Le « système scolaire québécois serait donc moins équitable que ceux des autres provinces canadiennes ». Un constat peu reluisant pour le gouvernement Couillard et ceux qui l’ont précédé. Un constat que j’avais peine à croire lorsque je l’ai lu dans le dernier rapport du Conseil supérieur de l’éducation (CSE) publié en octobre dernier.
En s’attardant aux arguments de cette publication, on ne peut faire autrement qu’en arriver à la conclusion que les écoles du Québec sont les plus inégalitaires au pays.

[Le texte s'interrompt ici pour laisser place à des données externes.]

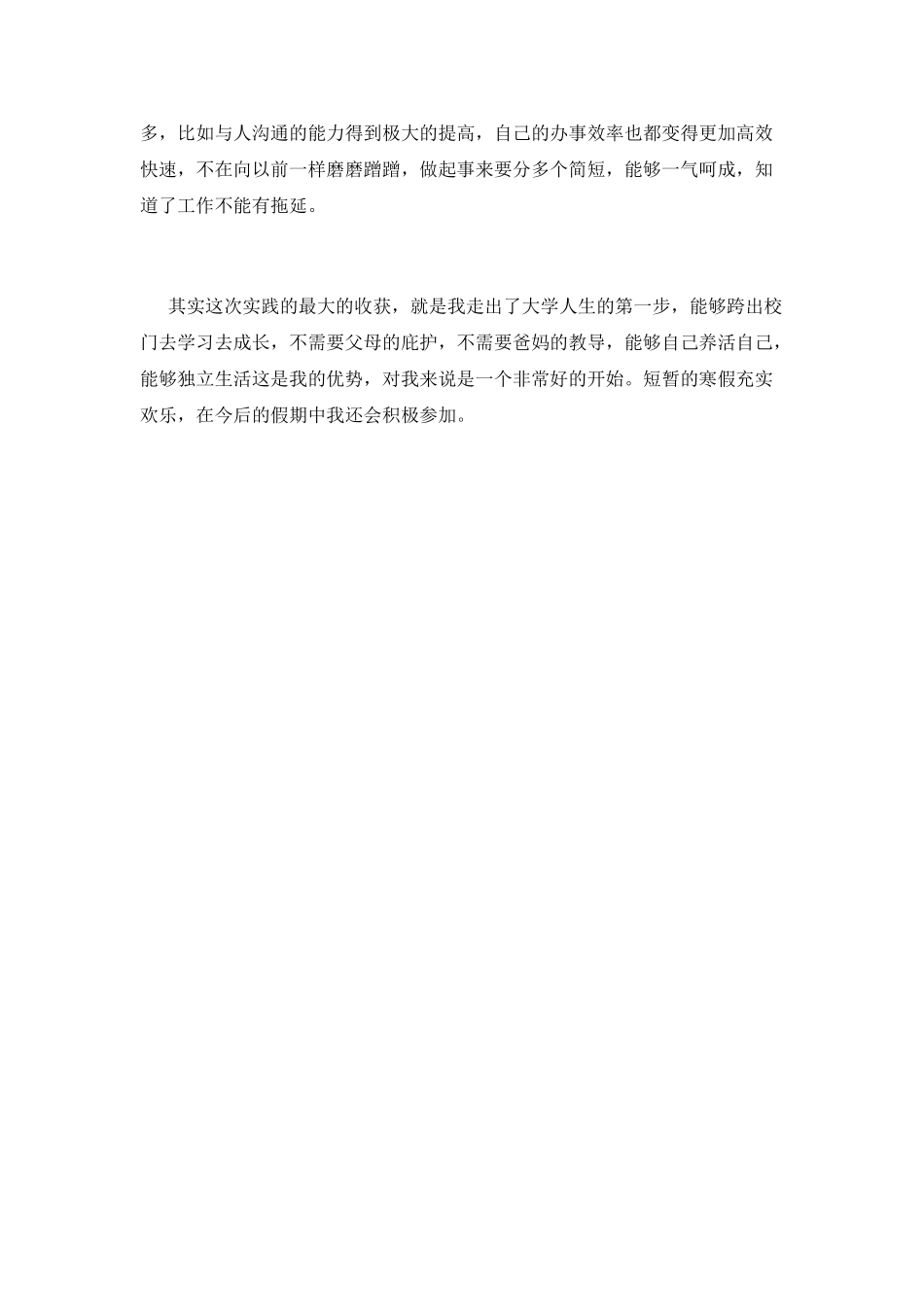 多，比如与人沟通的能力得到极大的提高，自己的办事效率也都变得更加高效快速，不在向以前一样磨磨蹭蹭，做起事来要分多个简短，能够一气呵成，知道了工作不能有拖延。

其实这次实践的最大的收获，就是我走出了大学人生的第一步，能够跨出校门去学习去成长，不需要父母的庇护，不需要爸妈的教导，能够自己养活自己，能够独立生活这是我的优势，对我来说是一个非常好的开始。短暂的寒假充实欢乐，在今后的假期中我还会积极参加。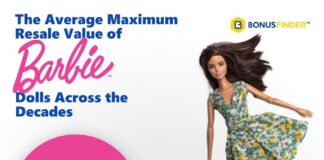 The Average Maximum Resale Value of

Barbie™

Dolls Across the Decades

B BONUSFINDER™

« Dans tous les domaines évalués par le Programme international pour le suivi des acquis des élèves 2012, la différence de performance entre les élèves des écoles défavorisées et ceux des écoles favorisées est toujours significativement plus importante au Québec que dans les autres provinces ou régions du Canada », peut-on lire dans ledit rapport.
On aime bien se comparer avec les autres Canadiens en se disant qu’on est moins arriérés que dans certaines provinces, que nos valeurs progressistes et notre culture diversifiée nous donnent une petite longueur d’avance. Le problème est qu’on a tendance à penser qu’en matière d’éducation, on se démarque. Il faut croire que notre instinct fait défaut puisque le Québec se trouve tout au bas de l’échelle si on le compare à l’ensemble du pays.

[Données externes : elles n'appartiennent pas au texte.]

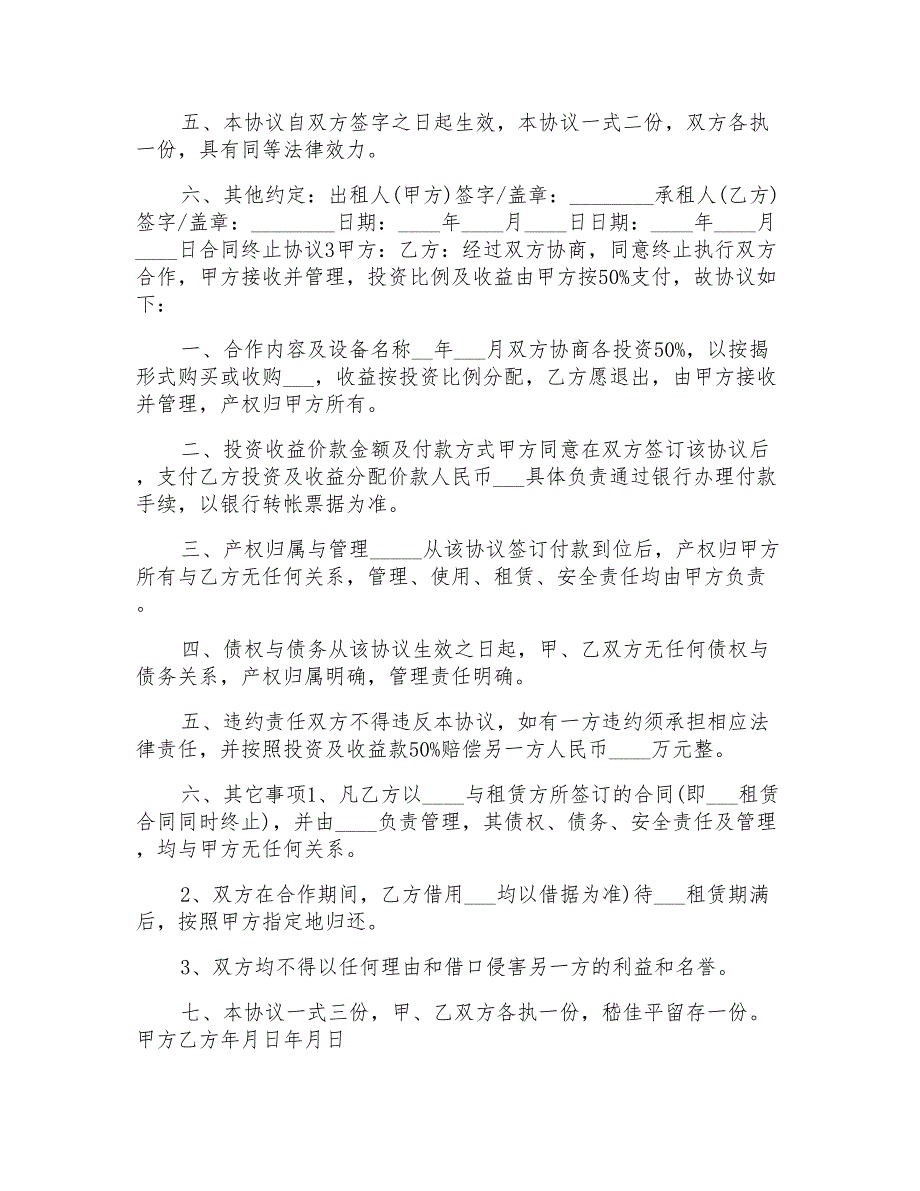 五、本协议自双方签字之日起生效，本协议一式二份，双方各执一份，具有同等法律效力。

六、其他约定：出租人(甲方)签字/盖章：________承租人(乙方)签字/盖章：________日期：____年____月____日日期：____年____月____日合同终止协议3甲方：乙方：经过双方协商，同意终止执行双方合作，甲方接收并管理，投资比例及收益由甲方按50%支付，故协议如下：

一、合作内容及设备名称__年___月双方协商各投资50%，以按揭形式购买或收购___，收益按投资比例分配，乙方愿退出，由甲方接收并管理，产权归甲方所有。

二、投资收益价款金额及付款方式甲方同意在双方签订该协议后，支付乙方投资及收益分配价款人民币___具体负责通过银行办理付款手续，以银行转帐票据为准。

三、产权归属与管理_____从该协议签订付款到位后，产权归甲方所有与乙方无任何关系，管理、使用、租赁、安全责任均由甲方负责。

四、债权与债务从该协议生效之日起，甲、乙双方无任何债权与债务关系，产权归属明确，管理责任明确。

五、违约责任双方不得违反本协议，如有一方违约须承担相应法律责任，并按照投资及收益款50%赔偿另一方人民币____万元整。

六、其它事项1、凡乙方以____与租赁方所签订的合同(即___租赁合同同时终止)，并由____负责管理，其债权、债务、安全责任及管理，均与甲方无任何关系。

2、双方在合作期间，乙方借用___均以借据为准)待___租赁期满后，按照甲方指定地归还。

3、双方均不得以任何理由和借口侵害另一方的利益和名誉。

七、本协议一式三份，甲、乙双方各执一份，嵇佳平留存一份。甲方乙方年月日年月日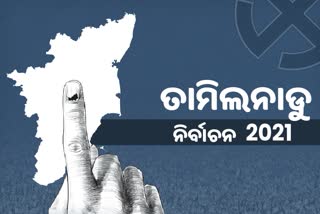 ତାମିଲନାଡୁ
ନିର୍ବାଚନ 2021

Il serait d’ailleurs simple de pointer du doigt le gouvernement libéral actuel. Il possède sa part du blâme, mais le problème est systémique, ancré depuis plusieurs années, et il ne serait guère sur le point de se régler. « Les données présentées dans ce rapport sur l’état et les besoins de l’éducation indiquent que le Québec est engagé depuis déjà quelques années dans une logique de quasi-marché qui encourage l’essor d’une école à plusieurs vitesses. Dans ce contexte, il risque d’atteindre un point de rupture et de reculer non seulement sur l’équité de son système d’éducation, mais aussi sur son efficacité globale », mentionne-t-on d’ailleurs dans le rapport.

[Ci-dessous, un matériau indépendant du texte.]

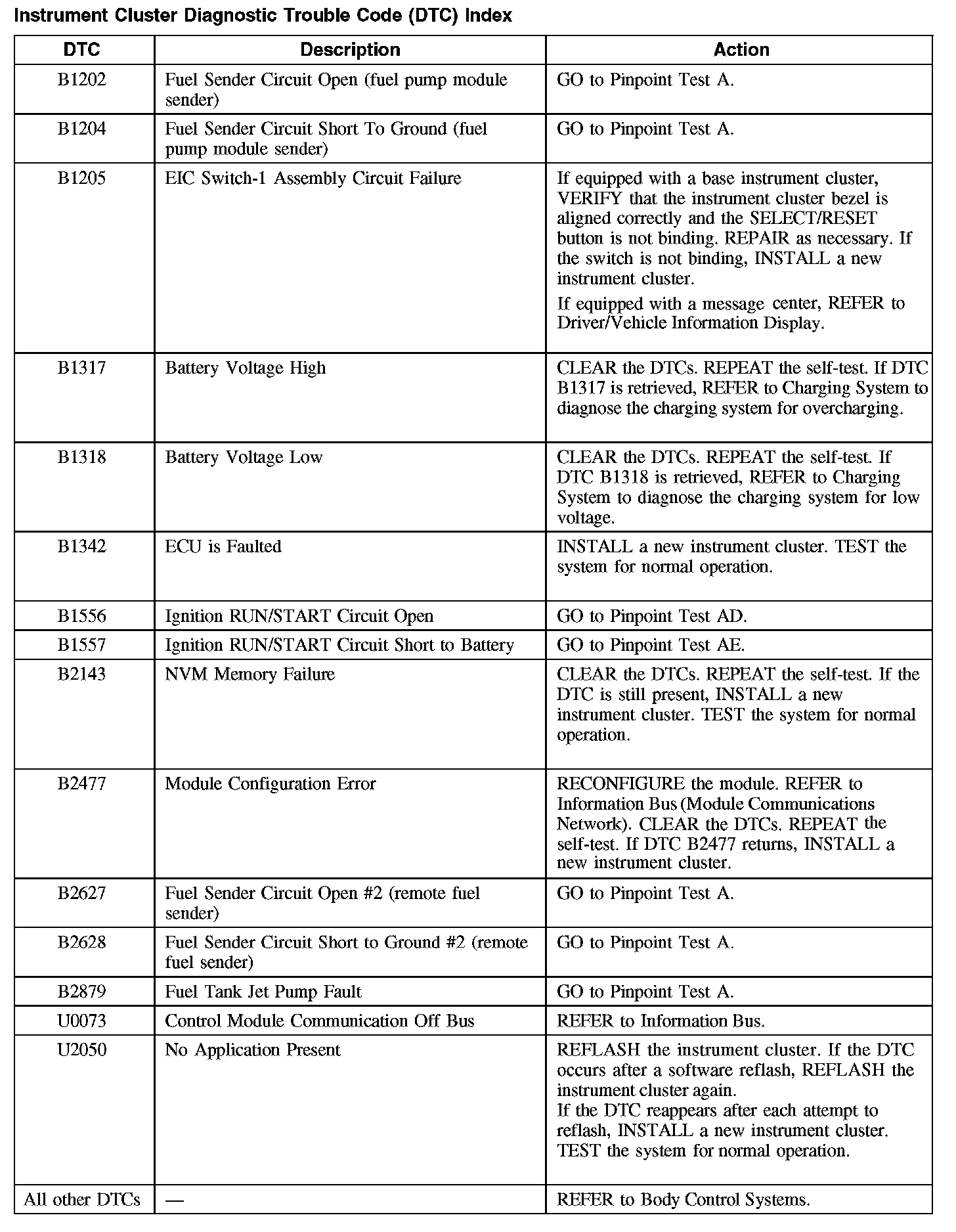 Instrument Cluster Diagnostic Trouble Code (DTC) Index

| DTC | Description | Action |
|---|---|---|
| B1202 | Fuel Sender Circuit Open (fuel pump module sender) | GO to Pinpoint Test A. |
| B1204 | Fuel Sender Circuit Short To Ground (fuel pump module sender) | GO to Pinpoint Test A. |
| B1205 | EIC Switch-1 Assembly Circuit Failure | If equipped with a base instrument cluster, VERIFY that the instrument cluster bezel is aligned correctly and the SELECT/RESET button is not binding. REPAIR as necessary. If the switch is not binding, INSTALL a new instrument cluster. If equipped with a message center, REFER to Driver/Vehicle Information Display. |
| B1317 | Battery Voltage High | CLEAR the DTCs. REPEAT the self-test. If DTC B1317 is retrieved, REFER to Charging System to diagnose the charging system for overcharging. |
| B1318 | Battery Voltage Low | CLEAR the DTCs. REPEAT the self-test. If DTC B1318 is retrieved, REFER to Charging System to diagnose the charging system for low voltage. |
| B1342 | ECU is Faulted | INSTALL a new instrument cluster. TEST the system for normal operation. |
| B1556 | Ignition RUN/START Circuit Open | GO to Pinpoint Test AD. |
| B1557 | Ignition RUN/START Circuit Short to Battery | GO to Pinpoint Test AE. |
| B2143 | NVM Memory Failure | CLEAR the DTCs. REPEAT the self-test. If the DTC is still present, INSTALL a new instrument cluster. TEST the system for normal operation. |
| B2477 | Module Configuration Error | RECONFIGURE the module. REFER to Information Bus (Module Communications Network). CLEAR the DTCs. REPEAT the self-test. If DTC B2477 returns, INSTALL a new instrument cluster. |
| B2627 | Fuel Sender Circuit Open #2 (remote fuel sender) | GO to Pinpoint Test A. |
| B2628 | Fuel Sender Circuit Short to Ground #2 (remote fuel sender) | GO to Pinpoint Test A. |
| B2879 | Fuel Tank Jet Pump Fault | GO to Pinpoint Test A. |
| U0073 | Control Module Communication Off Bus | REFER to Information Bus. |
| U2050 | No Application Present | REFLASH the instrument cluster. If the DTC occurs after a software reflash, REFLASH the instrument cluster again. If the DTC reappears after each attempt to reflash, INSTALL a new instrument cluster. TEST the system for normal operation. |
| All other DTCs | — | REFER to Body Control Systems. |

J’ose croire que la situation en éducation n’est pas si catastrophique alors que, selon le texte d’une centaine de pages, la relation entre la performance des élèves et le statut socioéconomique des écoles s’avère mieux, ici, que dans certains pays d’Europe comme la France. On ne peut nier par contre qu’il y a plusieurs hypothèses et faits alarmants dans le rapport du CSE. Un élève inscrit dans une classe ordinaire, malgré toute sa bonne volonté, aurait de 13% à 20% moins de chances d’aller à l’université que ses confrères étudiants dans un programme public enrichi ou dans une école privée. Il existerait présentement un système à trois vitesses : le réseau privé, les programmes particuliers ou enrichis de l’école publique et le programme ordinaire de l’école publique. Et, « ironiquement, les élèves qui n’ont pas accès aux écoles privées ou aux programmes enrichis sont ceux qui auraient le plus à gagner à fréquenter un milieu scolaire plus stimulant, parce qu’ils peuvent moins que les autres compter sur les ressources de leur milieu familial pour enrichir leur bagage culturel. » La multiplication des programmes sélectifs, le libre choix parental – l’approche client – et la culture de concurrence instaurée dès le début de la scolarité obligatoire représentent des facteurs clés favorisant l’injustice sociale à l’intérieur du système éducatif.
Ai-je vécu trop longtemps dans ma tanière pour trouver qu’il y a quelque chose de fondamental qui cloche avec ces faits?
Des faits présentés, non pas par un blogue obscur du fin fond du Web, mais bien par un organisme somme toute crédible qui a pour mission de « conseiller le ministre responsable sur toute question relative à l’éducation » entre autres à l’aide d’un « rapport sur l’état et les besoins de l’éducation ».
Pourtant, leur dernier rapport ne semble pas avoir suscité beaucoup de discussions et de réflexions. Loin de moi l’idée de vouloir m’immiscer dans l’appareil politique, mais il m’apparaît essentiel de tenir un débat public sur les constats du CSE. Tristement, après avoir été questionné par rapport à la publication, le ministre de l’Éducation, Sébastien Proulx, a tout simplement balayé les critiques du revers de la main. Mon aversion envers certaines tendances politiques découle peut-être de là en fin de compte.
Le sujet est beaucoup trop important à mes yeux pour qu’on laisse filer une telle chance de s’attaquer à des enjeux préoccupants.